Kathryn Tunyasuvunakool
Kathryn Tunyasuvunakool, 32, was part of the team that developed AlphaFold, a machine-learning method for predicting a protein’s 3D structure from its amino acid sequence. She also led the team that used AlphaFold to predict and study the structures of all human proteins, data that was made freely available to the scientific community. “If you want to get a detailed understanding of how they work, it’s very helpful to know their structure,” Tunyasuvunakool says of proteins. “Experimental methods exist for solving protein structures, but they can take a long time and are labor intensive. In many cases, AlphaFold can provide good-quality, actionable structural information within minutes.”

Alain Vaucher
Chemists are always trying to figure out how to make new kinds of molecules. Usually, this requires a lot of research and lab experiments to get it right. Alain Vaucher, 31, made it his goal to simplify the synthesis of novel compounds. He created an AI system that analyzes related compounds to determine the chemical recipe for any molecule you desire. Via an online platform, researchers can draw the skeletal structure of the molecules they want to make.
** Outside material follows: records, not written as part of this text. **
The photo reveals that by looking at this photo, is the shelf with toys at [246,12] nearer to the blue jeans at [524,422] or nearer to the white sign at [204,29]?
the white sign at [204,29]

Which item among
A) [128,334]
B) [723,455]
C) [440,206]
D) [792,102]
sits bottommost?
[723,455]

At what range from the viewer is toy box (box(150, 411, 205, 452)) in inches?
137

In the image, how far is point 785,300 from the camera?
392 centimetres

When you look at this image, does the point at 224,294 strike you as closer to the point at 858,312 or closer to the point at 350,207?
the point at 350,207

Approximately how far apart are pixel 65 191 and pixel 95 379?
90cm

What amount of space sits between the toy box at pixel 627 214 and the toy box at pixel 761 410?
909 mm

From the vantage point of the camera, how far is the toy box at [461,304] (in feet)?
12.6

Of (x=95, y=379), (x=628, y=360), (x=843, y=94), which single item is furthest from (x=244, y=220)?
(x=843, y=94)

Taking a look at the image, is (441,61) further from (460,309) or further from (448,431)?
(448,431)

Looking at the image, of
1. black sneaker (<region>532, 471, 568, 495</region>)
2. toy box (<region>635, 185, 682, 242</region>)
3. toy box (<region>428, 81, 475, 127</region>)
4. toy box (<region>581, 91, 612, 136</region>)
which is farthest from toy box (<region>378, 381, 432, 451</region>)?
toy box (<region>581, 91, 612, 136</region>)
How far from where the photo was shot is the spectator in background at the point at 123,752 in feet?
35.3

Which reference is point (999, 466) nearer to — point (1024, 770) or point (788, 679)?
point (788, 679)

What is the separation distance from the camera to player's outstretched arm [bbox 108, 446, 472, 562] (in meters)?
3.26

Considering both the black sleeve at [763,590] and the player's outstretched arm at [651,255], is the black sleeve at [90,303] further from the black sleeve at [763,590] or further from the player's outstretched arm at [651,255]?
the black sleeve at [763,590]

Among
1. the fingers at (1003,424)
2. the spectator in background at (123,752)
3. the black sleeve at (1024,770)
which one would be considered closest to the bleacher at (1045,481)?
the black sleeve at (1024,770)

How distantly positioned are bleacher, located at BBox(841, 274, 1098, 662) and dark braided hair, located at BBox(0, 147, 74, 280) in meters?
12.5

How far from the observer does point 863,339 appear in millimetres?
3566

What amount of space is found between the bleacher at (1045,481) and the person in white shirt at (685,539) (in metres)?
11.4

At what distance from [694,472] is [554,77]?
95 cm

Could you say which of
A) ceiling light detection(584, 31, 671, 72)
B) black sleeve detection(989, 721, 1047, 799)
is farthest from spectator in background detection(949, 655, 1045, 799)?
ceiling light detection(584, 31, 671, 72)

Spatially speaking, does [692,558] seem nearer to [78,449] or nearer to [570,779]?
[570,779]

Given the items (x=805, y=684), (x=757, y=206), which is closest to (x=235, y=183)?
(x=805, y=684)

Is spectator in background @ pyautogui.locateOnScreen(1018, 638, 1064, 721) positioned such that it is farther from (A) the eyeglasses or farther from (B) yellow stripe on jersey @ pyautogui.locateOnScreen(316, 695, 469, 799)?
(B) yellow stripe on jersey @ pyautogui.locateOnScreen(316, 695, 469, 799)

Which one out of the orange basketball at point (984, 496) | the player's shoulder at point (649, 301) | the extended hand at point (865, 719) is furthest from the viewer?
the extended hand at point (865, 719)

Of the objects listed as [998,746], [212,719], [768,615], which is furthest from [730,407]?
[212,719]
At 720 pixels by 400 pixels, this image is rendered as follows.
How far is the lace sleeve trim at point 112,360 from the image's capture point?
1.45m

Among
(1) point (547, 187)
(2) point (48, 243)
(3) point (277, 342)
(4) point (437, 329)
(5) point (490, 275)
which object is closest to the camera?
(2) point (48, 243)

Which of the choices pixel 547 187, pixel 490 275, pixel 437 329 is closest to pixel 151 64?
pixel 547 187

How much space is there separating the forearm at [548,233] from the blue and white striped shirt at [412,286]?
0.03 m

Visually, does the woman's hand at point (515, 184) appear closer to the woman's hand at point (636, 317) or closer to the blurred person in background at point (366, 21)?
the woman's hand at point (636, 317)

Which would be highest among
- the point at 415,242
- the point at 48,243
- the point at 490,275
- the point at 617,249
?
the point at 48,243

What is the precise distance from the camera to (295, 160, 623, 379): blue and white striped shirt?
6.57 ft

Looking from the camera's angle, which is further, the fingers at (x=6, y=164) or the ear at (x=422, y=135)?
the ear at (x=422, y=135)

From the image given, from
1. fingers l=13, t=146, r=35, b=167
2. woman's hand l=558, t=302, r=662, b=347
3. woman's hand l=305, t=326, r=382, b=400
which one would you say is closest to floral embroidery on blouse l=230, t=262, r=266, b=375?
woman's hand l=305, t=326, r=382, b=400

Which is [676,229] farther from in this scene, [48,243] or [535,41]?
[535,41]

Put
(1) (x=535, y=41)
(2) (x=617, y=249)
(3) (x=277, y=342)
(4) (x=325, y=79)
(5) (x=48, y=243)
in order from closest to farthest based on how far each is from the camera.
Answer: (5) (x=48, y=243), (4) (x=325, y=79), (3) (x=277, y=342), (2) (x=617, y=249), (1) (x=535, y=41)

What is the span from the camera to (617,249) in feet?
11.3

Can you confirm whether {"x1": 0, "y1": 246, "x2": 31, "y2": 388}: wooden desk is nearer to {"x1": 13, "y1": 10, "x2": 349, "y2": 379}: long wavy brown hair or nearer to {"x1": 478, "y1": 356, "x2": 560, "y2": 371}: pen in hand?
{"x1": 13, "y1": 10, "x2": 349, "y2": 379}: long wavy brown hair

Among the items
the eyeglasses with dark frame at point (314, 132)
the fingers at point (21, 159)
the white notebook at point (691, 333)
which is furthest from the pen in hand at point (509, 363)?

The AI then predicts which ingredients it will need, and under what conditions and in which order they should be mixed. A robot connected to the cloud then executes the instructions.

Sharon Zhou
Generative AI, which creates entirely new content and images from existing data, is not inherently good or bad, yet many of its applications have been harmful—deepfakes, fake news articles, or chatbots that respond in toxic ways. Sharon Zhou, 29, is working to characterize the problems and advantages by developing new benchmarks with which to evaluate these systems. She notes that generative models are among the most capable AI systems we have, and yet we understand their capabilities the least. She aims to “make it possible to understand how fast our generative models are progressing at the frontier, if at all, and how they’re progressing: is it safe, and to what extent can it be deployed?”